Verifica la comprensione:
- 1) Traduci in inglese questa frase dell'estratto sul film: "Samuel Jackson è sorprendente nel suo ruolo meno da Samuel Jackson di sempre, un uomo stanco e scarico, con una camminata malferma e con una espressività contenuta."
- 2) Riprendi l'estratto sul film e proseguilo a partire dalla sua ultima frase.

Estratto del documento:
□ □ □

Come in Full Metal Jacket il nemico in scena più riconoscibile è una donna, una signora sui quarant'anni agguerrita che dà una pedata ai soldati americani che si fingono morti sul prato con la stessa convinzione di una mamma che da una pedata al figlio ancora a letto alle 11 di mattina dopo una notte brava. Gli altri vietcong che si ricordano per caratterizzazione sono un paio di sentinelle sedute con le gambette a ciondoloni e infradito a un albero di bambù e c'è davvero poco altro al di là di figurini asiatici tutti uguali con il cappellino a triangolo in testa e pantaloncini che sparano con vecchi fucilini.
Il film non punta a una rappresentazione credibilmente strategica o scenografica della battaglia, predilige le forza delle parole e dell'immaginario a un'azione ripresa sempre rapida, confusa e per pochi fotogrammi. Si poteva forse fare di più in questo senso, perché l'atto di eroismo era centrale nella messa in scena e forse risulta fuori fuoco. Se i protagonisti delle vicende descrivevano la situazione come un inferno, forse si poteva farci vedere più fiamme, anche se sono stati scelti degli ottimi attori per rappresentare i reduci della Charlie e la sceneggiatura risulta accorta, in grado di caratterizzarli bene con pochi tratti. Ci si commuove per l'ultima interpretazione di Peter Fonda, nel ruolo di un reduce con disturbo post traumatico misterioso e nottambulo, personaggio che viene abilmente "costruito" anche quando non è in scena (l'attore era già molto debilitato), attraverso la moglie interpretata dalla bravissima Amy Madigan. I genitori di Pitsenbarger sono interpretati con misura da Christopher Plummer e Diane Ladd, una coppia silenziosa e dolente che è morta il giorno che è scomparso il figlio, che vive solo di ricordi. Samuel Jackson è sorprendente nel suo ruolo meno da Samuel Jackson di sempre, un uomo stanco e scarico, con una camminata malferma e con una espressività contenuta. Ed Harris è fisicamente e a livello recitativo uguale a Terence Hill, pure nella voce, giuro, non che sia un peccato. Il cast è ricchissimo e pure se un po' stretti troviamo anche William Hurt e molti altri bravi attori.

□ □ □

Estratti del dataset:
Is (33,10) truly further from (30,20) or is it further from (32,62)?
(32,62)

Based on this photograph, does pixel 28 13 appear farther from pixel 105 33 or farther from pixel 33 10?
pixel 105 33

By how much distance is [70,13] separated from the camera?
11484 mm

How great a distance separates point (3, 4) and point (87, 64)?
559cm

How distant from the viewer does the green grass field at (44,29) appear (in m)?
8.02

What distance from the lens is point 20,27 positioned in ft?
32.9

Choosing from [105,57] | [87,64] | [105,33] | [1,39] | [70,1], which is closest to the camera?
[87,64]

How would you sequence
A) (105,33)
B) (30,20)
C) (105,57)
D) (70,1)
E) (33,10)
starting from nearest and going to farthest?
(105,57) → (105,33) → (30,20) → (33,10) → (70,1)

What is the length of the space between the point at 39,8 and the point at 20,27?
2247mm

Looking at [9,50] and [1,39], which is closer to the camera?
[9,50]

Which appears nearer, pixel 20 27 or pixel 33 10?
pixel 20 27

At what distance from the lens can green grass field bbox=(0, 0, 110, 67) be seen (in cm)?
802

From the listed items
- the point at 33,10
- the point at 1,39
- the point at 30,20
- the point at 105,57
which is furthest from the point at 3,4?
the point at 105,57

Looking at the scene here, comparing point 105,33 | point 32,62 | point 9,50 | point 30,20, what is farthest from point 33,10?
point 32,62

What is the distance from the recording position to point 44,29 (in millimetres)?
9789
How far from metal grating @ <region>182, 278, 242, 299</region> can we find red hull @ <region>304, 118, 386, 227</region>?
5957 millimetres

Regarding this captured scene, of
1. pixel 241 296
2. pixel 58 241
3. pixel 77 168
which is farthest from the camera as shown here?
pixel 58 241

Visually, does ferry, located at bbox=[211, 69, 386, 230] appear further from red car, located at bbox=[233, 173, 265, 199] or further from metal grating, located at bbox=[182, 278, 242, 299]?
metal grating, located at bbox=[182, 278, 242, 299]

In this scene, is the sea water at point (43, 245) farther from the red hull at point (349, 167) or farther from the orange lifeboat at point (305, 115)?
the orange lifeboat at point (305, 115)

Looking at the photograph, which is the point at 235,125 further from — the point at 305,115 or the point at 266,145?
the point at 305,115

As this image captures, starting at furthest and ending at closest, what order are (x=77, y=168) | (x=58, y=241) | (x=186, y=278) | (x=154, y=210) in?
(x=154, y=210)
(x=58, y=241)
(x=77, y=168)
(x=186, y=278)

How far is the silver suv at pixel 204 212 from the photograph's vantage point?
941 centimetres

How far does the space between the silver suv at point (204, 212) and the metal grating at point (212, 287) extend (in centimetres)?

□ □ □

Risposte all'esercizio:
- 1) Samuel Jackson is surprising in his least Samuel Jackson-like role ever, a tired, drained man with an unsteady gait and restrained expressiveness.

- 2)
Peccato che sul finale la costruzione narrativa perda di mordente. Manca un vero conflitto emotivo, manca un'immagine forte come quella delle farfalle, le scene di guerra sono risicate, pure il personaggio di Fonda si ridimensiona e ci troviamo un po' nel classico film del pomeriggio di rete quattro (dove peraltro sta pure il nuovo ultra-enfatico Il diritto di opporsi con Michael B.Jordan). E allora ci si ricorda che il regista Todd Robinson come top è stato lo sceneggiatore di Albatros di Ridley Scott e poco altro, che questo film è interessante, ha i suoi momenti, ma ha una natura più televisiva che cinematografica. La regia non riesce a far esplodere il ricco potenziale di attori, tematiche e paesaggi, ci si chiede cosa ne avrebbe fatto Clint Eastwood, che con Richard Jewel aveva molto meno materiale narrativo ma è riuscito a creare un film più dinamico e intrigante (merito anche di un divertente Sam Rockwell, una dolce Katie Bates, una intrigante Olivia Wilde e uno strepitoso, tenerissimo Paul Walter Hauser). Anche Todd Robinson qui ha un sacco di bravi attori, ma li fa giostrare un po' troppo poco e si perde dietro al faccione di quel pupazzone poco coinvolgente ed espressivo di Sebastian Stan o alle faccette di un Bradley Whitford funzionale ma un po' macchietta. Gli scenari del Vietnam girati in Thailandia sono molto belli e rigogliosi (pure troppo per essere "un inferno"), belle le scene notturne collegate al personaggio di Peter Fonda.
Era mio figlio è un film sul riconoscimento del valore di un soldato, che si eleva a riconoscimento morale del valore di chi va a combattere una guerra senza mai davvero "tornare a casa", anche dopo anni che il conflitto si è chiuso. Ci sono alcuni ottimi interpreti, interessanti soluzioni narrative e ricche scenografie. Poco sviluppato il lato action, un po' depotenziato il finale, il ritmo generale è un po' lento.